Yeah, some of it was stupid, and sure, we reveled in those short soundtracks of our constantly breaking hearts, singing along: “I believe in desperate acts, the kind that made you look stupid, look like a fool,” and using it as a directive.  I don’t believe in desperate acts anymore but I still love this album.

And some of it seems smarter than I would even want to give my 15-year-old self credit for.  We listened pretty closely for that quick 1:27 on Bad Religion’s Suffer when we heard:

Tell me can the hateful chain be broken?
Production and consumption define our hollow lives.
Avarice has led us ‘cross the ocean,
Toward a land that’s better, much more bountiful and wide.
When will mankind finally come to realize
His surfeit has become his demise?
How much is enough to kill yourself?

We listened to Fifteen and agreed:

I’ve been having a hard time trying to justify
The clouds arising from the cars we drive
And a little too easy seems just a little too hard today
And I’m afraid my children are going to have to watch the world waste away
Been having a hard time trying to accept the fact
That paying money for four walls leaves the slavery intact
And a little too easy seems just a little too hard today
And I’m afraid my children are going to have to watch the world slip away
I know, I know, I know, life has become slavery
Costs two dollars a minute and additional charges to pray to god today
See I’ve been looking for some guidance but the voice on the phone ain’t got a damn thing to say
And a little too easy seems just a little too hard today
And I’m afraid my children are going to have to watch the world fade away
I was born a little too late to see the dream that they called America
See I only want to be a Free man but it’s against the law to sleep on the ground in Gods land
And a little too easy seems just a little bit insane
And I’m afraid I’m going to have to run for my life one of these days
I know, I know, I know, life has become slavery

(the cursor follows me now and asks if I want to post this to facebook.)

And to Screeching Weasel:

We don’t believe in god or jesus christ anymore
We don’t need colleges to validate our lives anymore
We don’t need twelve steps to show us how weak we’ve become anymore
We don’t need to buy into a system that offers empty promises anymore
We don’t need protection against anything anybody might say
We know that government can’t improve our lives anyway
We don’t need to drug ourselves anymore to keep the boredom away
We don’t anything except relying on ourselves for a change
I can see a new tomorrow
Now

What we felt was a failure all around us, one that we did not want to inherit.

But we have.

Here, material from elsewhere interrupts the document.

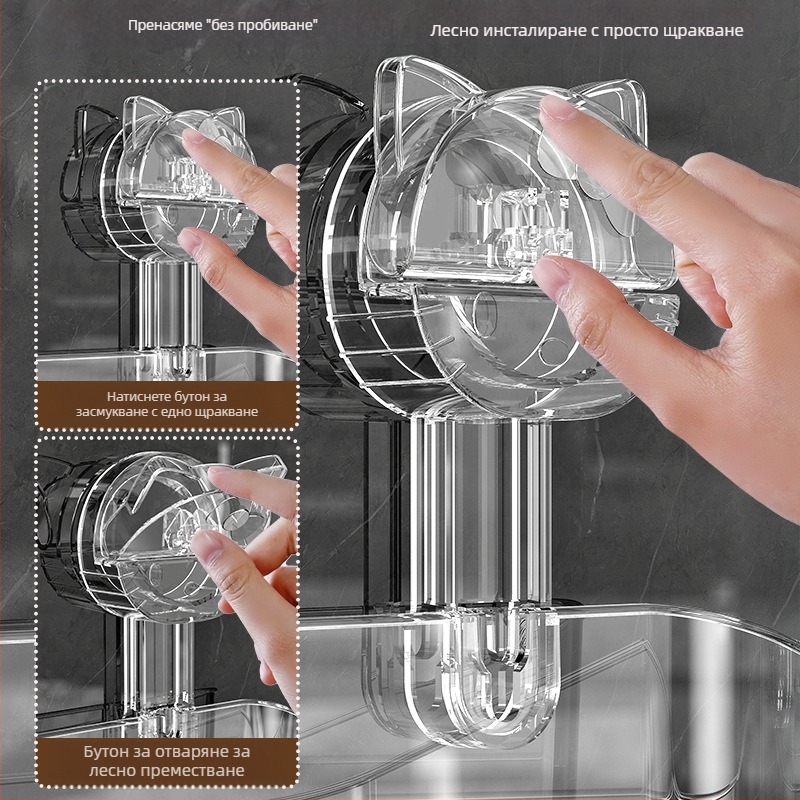 Пренасяме "без пробиване"

Лесно инсталиране с просто щракване

Натиснете бутон за засмукване с едно щракване

Бутон за отваряне за лесно преместване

There was no revolution.  Little has changed and I am surely more complicit than I would like to admit.

Like Saul became Paul, the biggest sinners become the most zealous believers.  But does it also work the other way around?  I marched for Occupy Wall Street but I never once slept at Zuccotti Park.  I worried that it felt fascist to be one of the echoer’s of the People’s microphone, atomatonically repeating things I had not thought about before they came from my own mouth. I am as skeptical as they come.  What of these actions do we perform just to make ourselves feel better seeing everything that is wrong with the world?  I agree with Žižek that we contribute to the Children’s Fund to forget about hunger: we buy organic produce and think we have done a small part to save Mother Earth.  But radical change, the necessary changes, are frightening.  We congratulate the courage of Pussy Riot for saying f you to the state and Putin but would everyone still like them if they found out about how their leftist politics also include demonstrating by having public orgies while pregnant as Nadezhda Tolokonnikova did in a Moscow Museum in 2008?  I doubt it.